The purpose of this file is processing the combined data files for Winter 2022 into files that contain only valid data for analysis, excluding invalid sessions and participants

Data is imported from 2 files, indicating two levels of analysis: participants and blocks (item-level).

Note: mouse-cursor data contained in final_mouse_blocks.json file is not handled here.

#IMPORT DATA
df_participants <- fromJSON("input/winter22_sgc4a_final_participants.json")
df_items <- fromJSON('input/winter22_sgc4a_final_items.json')

#add term indicator
df_participants$term <- "winter22"
df_items$term <- "winter22"

#DEFINE SGC_4A validity crieria
sessions <- c('wi22sona') #SGC4A second online replication on SONA 
conditions <-c(11111,113,114,115) #4 conditions
violation_threshold = 3 #number of allowable browser violations
effort_exclusion = c("I didn't try very hard, or rushed through the questions", "I started out trying hard, but gave up at some point")
n_items = 15 #fifteen items is complete dataset per participant

#placeholder for excluding participants
ex_participants = data.frame()
#create factors in PARTICIPANTS
df_participants <- df_participants %>%  
  mutate( #create factors and remove extraneous ""
    subject=factor(subject),
    condition=factor(condition),
    study = factor(study),
    condition = factor(condition),
    session = factor(session),
    exp_id = factor(exp_id),
    sona_id = factor(sona_id),
    pool = factor(pool),
    mode = factor(mode),
    attn_check = factor(attn_check),
    status=factor(status),
    term=factor(term),
    gender = as.factor(gender),
    age = as.integer(age),
    country = gsub('"',"",country),
    year = factor(schoolyear),
    major = factor(major),
    browser = factor(browser),
    os = factor(os),
    native_language = factor(language),
    totaltime_m = totaltime/1000/60,
   ) %>% select( #order cols 
    subject,
    study,
    condition,
    session,
    exp_id,
    sona_id,
    pool,
    mode,
    attn_check,
    explanation,
    effort,
    difficulty,
    confidence,
    enjoyment,
    other,
    age,
    country,
    language,
    schoolyear,
    major,
    gender,
    disability,
    browser,
    width,
    height,
    os,
    starttime,
    status,
    term,
    violations,
    absolute_score,
    discriminant_score,
    tri_score,
    orth_score,
    other_score,
    blank_score,
    totaltime_m
   )  
df_items <- df_items %>% 
  mutate(
    subject=factor(subject),
    condition=factor(condition),
    pool=factor(pool),
    mode = factor(mode),
    explicit=factor(explicit),
    impasse = factor(impasse),
    grid = factor(grid),
    mark = factor(mark),
    ixn = factor(ixn),
    term=factor(term),
    relation = factor(relation),
    block = factor(block),
    correct = factor(correct),
    q=factor(q),
    rt_s = rt/1000,
    time_elapsed_m = time_elapsed/1000/60
  ) %>% select(
     subject,
     study,
     term,
     pool,
     mode,
     block,
     explicit,
     impasse,
     grid,
     mark,
     ixn,
     gwidth,
     gheight,
     graph,
     time_elapsed_m,
     question,
     relation,
     q,
     correct,
     discriminant,
     tri_score,
     orth_score,
     other_score,
     blank_score,
     answer,
     rt_s,
     condition
   ) 

1 Data Validation

1.1 Exclusions

1.1.1 Completion Status

Starting with Winter 2022, data are saved to the database even if the subject’s browser did not meet minimum specifications (at which point they are prompted to change browsers, or end the study).
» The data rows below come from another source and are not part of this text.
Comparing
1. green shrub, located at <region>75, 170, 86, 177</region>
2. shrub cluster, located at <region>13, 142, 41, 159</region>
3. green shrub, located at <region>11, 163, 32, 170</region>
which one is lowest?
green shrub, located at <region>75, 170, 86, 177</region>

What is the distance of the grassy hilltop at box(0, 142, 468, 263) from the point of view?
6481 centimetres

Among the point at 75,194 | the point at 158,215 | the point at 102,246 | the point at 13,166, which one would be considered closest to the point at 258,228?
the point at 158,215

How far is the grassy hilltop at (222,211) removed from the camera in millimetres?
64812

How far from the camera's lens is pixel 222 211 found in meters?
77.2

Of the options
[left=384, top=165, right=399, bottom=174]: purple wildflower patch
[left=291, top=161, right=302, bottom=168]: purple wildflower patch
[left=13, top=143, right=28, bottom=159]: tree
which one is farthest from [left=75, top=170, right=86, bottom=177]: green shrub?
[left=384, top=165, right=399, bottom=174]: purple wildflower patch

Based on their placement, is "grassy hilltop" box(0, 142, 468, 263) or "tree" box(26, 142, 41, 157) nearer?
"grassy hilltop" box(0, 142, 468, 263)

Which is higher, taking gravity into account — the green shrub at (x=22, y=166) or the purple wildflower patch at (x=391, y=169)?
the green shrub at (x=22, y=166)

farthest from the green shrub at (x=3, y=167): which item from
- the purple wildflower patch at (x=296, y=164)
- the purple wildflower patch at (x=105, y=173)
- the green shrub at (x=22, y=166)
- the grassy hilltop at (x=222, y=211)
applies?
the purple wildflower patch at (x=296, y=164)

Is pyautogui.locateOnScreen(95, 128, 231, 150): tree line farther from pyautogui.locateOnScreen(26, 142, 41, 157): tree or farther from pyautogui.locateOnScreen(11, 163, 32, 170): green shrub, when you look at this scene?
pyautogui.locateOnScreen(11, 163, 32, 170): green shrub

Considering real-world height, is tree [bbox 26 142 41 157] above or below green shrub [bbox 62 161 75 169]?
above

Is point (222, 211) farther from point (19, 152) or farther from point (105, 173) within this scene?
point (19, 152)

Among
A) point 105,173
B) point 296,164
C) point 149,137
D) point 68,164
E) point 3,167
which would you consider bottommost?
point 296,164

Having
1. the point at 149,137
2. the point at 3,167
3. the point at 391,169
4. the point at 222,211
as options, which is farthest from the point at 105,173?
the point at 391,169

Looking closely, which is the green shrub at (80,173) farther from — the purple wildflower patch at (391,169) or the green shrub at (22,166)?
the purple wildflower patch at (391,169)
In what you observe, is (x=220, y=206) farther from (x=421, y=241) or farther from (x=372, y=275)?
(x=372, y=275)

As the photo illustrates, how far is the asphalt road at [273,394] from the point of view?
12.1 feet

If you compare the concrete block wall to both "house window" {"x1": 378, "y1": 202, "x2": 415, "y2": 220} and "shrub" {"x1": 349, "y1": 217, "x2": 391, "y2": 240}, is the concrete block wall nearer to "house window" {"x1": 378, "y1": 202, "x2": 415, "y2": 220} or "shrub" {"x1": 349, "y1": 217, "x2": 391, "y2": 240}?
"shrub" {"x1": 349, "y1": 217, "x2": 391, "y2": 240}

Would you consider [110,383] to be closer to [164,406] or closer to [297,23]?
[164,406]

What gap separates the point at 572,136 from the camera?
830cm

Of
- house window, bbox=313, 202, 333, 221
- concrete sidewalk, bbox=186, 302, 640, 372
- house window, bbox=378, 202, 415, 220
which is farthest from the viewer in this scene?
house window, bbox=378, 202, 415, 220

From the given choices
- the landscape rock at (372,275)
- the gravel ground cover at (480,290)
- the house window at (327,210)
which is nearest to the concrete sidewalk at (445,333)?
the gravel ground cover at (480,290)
This allows us to learn about the browsers, screen sizes and OS that (potential) subjects are using. However, these data are not exported from the database for analysis (see flatten.js and status.js scripts). Thus, only subjects who successfully completed the entire study are included in this file.

#MANUALLY INSPECT status
df_participants %>% group_by(status) %>% 
  dplyr::summarize(n=n())
## # A tibble: 1 × 2
##   status      n
##   <fct>   <int>
## 1 success   582

582 successfully completed the study.

#DISCARD participants from invalid sessions 
exclude_status <- df_participants %>% 
          filter(status != "success") %>% 
          mutate(reason="invalid-status")

ex_participants <- rbind(ex_participants, exclude_status)
rm(exclude_status)     

df_participants <- df_participants %>% 
  filter( ! subject %in% ex_participants$subject)
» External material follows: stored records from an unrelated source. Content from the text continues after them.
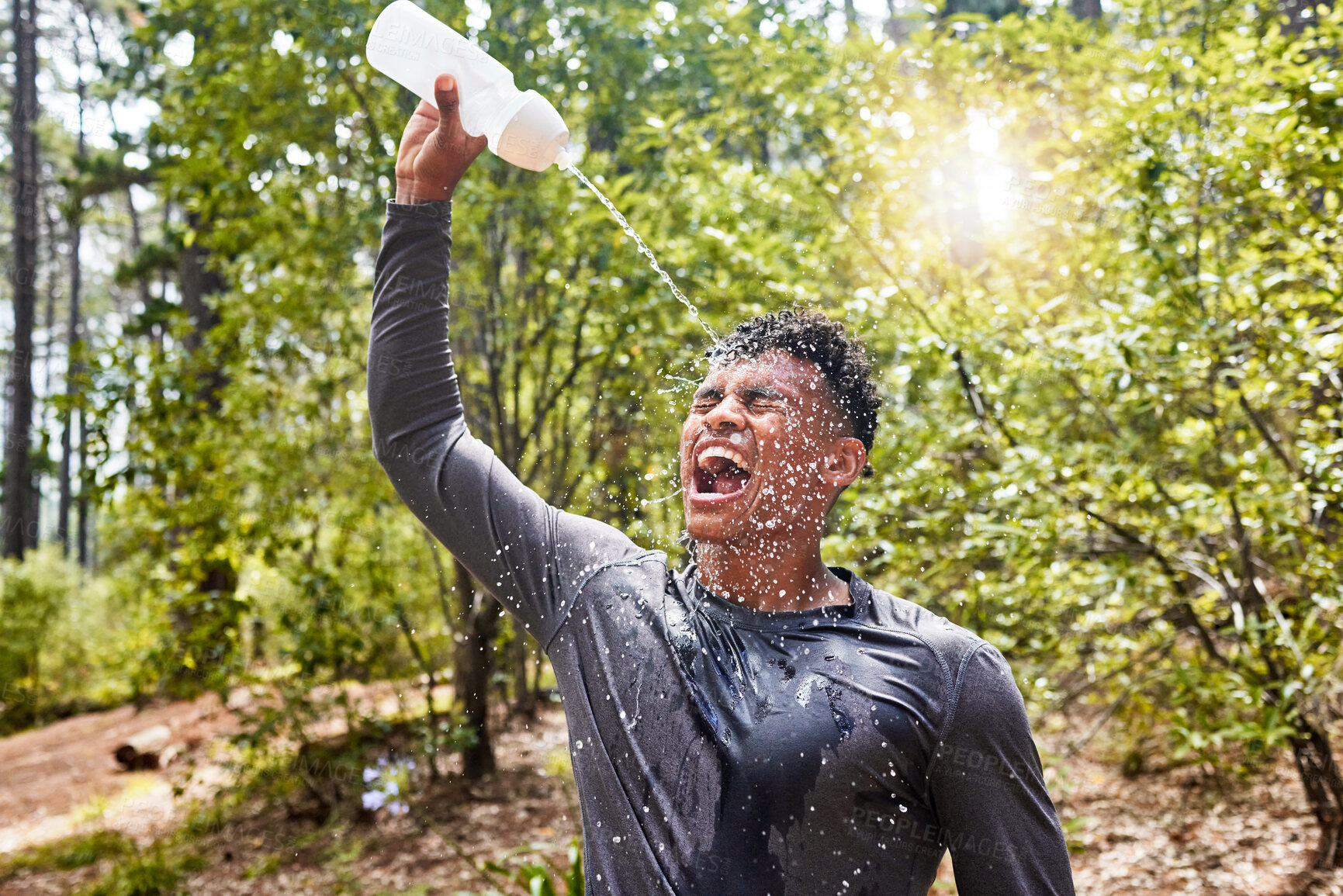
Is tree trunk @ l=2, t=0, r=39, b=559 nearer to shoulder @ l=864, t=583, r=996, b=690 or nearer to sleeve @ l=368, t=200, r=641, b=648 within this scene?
sleeve @ l=368, t=200, r=641, b=648

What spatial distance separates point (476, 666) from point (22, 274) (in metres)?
13.2

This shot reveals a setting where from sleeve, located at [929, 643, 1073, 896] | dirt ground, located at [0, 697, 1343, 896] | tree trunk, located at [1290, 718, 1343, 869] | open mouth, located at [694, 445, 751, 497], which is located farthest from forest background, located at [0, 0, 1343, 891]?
sleeve, located at [929, 643, 1073, 896]

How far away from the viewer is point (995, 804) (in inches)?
48.5

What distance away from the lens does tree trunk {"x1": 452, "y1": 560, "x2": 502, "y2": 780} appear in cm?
569

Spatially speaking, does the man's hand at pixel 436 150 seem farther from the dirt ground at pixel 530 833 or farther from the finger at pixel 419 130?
the dirt ground at pixel 530 833

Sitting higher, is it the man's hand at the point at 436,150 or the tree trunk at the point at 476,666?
the man's hand at the point at 436,150

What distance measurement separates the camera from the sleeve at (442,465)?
59.8 inches

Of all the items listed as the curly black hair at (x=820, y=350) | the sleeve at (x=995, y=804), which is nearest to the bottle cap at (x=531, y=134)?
the curly black hair at (x=820, y=350)

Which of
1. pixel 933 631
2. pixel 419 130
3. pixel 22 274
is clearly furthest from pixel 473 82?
pixel 22 274

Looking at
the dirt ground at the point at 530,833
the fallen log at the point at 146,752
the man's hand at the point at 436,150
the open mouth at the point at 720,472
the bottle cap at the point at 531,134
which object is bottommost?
the fallen log at the point at 146,752

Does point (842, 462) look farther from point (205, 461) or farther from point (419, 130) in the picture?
point (205, 461)

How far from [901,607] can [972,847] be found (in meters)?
0.37

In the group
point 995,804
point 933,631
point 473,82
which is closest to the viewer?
point 995,804

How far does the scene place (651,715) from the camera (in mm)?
1340
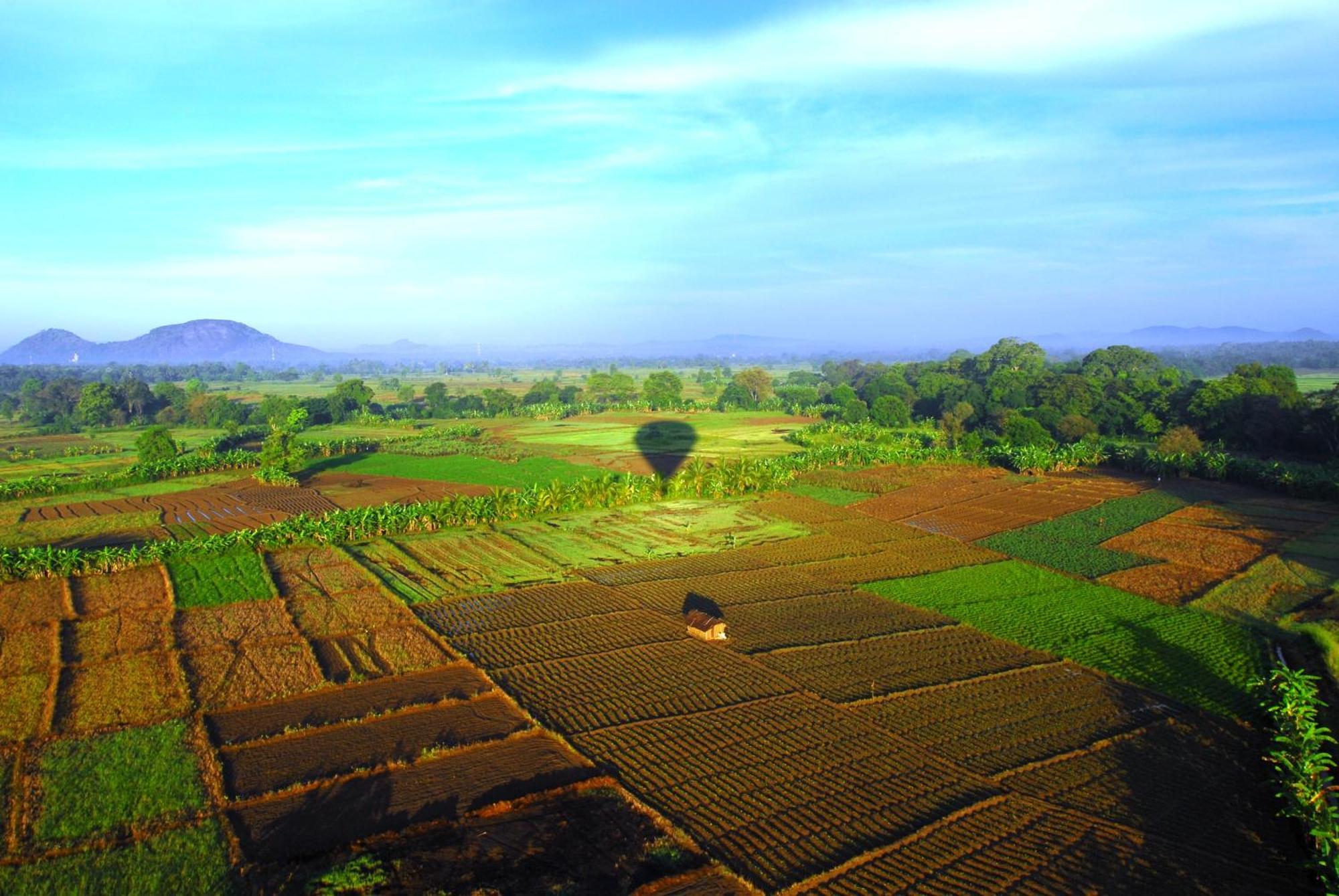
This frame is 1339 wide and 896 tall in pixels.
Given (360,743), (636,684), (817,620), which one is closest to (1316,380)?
(817,620)


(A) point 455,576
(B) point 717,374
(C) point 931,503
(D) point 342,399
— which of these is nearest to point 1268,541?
(C) point 931,503

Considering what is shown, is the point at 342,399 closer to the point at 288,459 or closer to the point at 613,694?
the point at 288,459

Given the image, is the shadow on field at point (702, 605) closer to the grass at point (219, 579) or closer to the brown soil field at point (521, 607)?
the brown soil field at point (521, 607)

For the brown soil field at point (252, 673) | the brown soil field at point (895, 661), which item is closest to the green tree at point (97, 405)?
the brown soil field at point (252, 673)

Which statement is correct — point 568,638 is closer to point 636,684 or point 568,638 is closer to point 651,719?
point 636,684

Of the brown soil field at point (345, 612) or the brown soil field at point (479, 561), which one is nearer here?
the brown soil field at point (345, 612)

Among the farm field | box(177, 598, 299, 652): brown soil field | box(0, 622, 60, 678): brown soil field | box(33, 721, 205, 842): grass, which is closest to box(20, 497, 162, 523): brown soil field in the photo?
the farm field
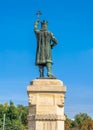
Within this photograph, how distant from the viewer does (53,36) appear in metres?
18.5

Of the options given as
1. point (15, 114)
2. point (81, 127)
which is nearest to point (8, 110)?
point (15, 114)

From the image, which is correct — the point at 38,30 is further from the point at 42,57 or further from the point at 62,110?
the point at 62,110

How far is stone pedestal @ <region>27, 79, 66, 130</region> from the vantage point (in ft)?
56.6

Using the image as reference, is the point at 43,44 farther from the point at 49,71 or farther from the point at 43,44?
the point at 49,71

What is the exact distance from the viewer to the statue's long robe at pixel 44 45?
60.1 feet

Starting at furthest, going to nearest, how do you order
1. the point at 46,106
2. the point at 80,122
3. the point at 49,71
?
1. the point at 80,122
2. the point at 49,71
3. the point at 46,106

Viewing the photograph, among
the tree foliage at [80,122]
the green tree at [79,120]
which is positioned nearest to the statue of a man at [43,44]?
the tree foliage at [80,122]

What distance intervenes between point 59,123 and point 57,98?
3.16 feet

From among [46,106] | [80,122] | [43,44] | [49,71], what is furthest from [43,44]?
[80,122]

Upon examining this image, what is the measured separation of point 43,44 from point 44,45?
0.06 m

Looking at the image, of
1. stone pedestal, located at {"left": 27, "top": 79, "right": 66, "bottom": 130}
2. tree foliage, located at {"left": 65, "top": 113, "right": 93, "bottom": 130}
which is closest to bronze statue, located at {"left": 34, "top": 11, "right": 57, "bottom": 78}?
stone pedestal, located at {"left": 27, "top": 79, "right": 66, "bottom": 130}

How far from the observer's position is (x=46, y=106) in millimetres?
17344

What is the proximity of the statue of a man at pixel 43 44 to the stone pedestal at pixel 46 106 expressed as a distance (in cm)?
116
No data need to be excluded on account of completion status.

1.1.2 Conditions

Participants are randomly assigned to an experimental condition when starting the study. Here we validate that only conditions for the current study are included in this dataset.

#MANUALLY INSPECT conditions
df_participants %>% group_by(condition) %>% 
  dplyr::summarize(n=n())
## # A tibble: 4 × 2
##   condition     n
##   <fct>     <int>
## 1 11111       238
## 2 113         119
## 3 114         105
## 4 115         120

Data from conditions not corresponding to valid conditions should be discarded.

Split Control Condition

238 subjects were collected under SGC4A condition 11111. However, half of these subjects were actually SGC4B (also control condition, identical design), but the study code was hardcoded. Thus, we need to split and take half the SGC4A 11111 participants, remove them from this dataset, and export them to be moved to SGC4B.

#SPLIT PARTICIPANT FILE

#divide df_participants into control and experimental conditions
df_participants_control <- df_participants %>% filter(condition == "11111")
df_participants_experimental <- df_participants %>% filter(condition %in%  c("113","114","115"))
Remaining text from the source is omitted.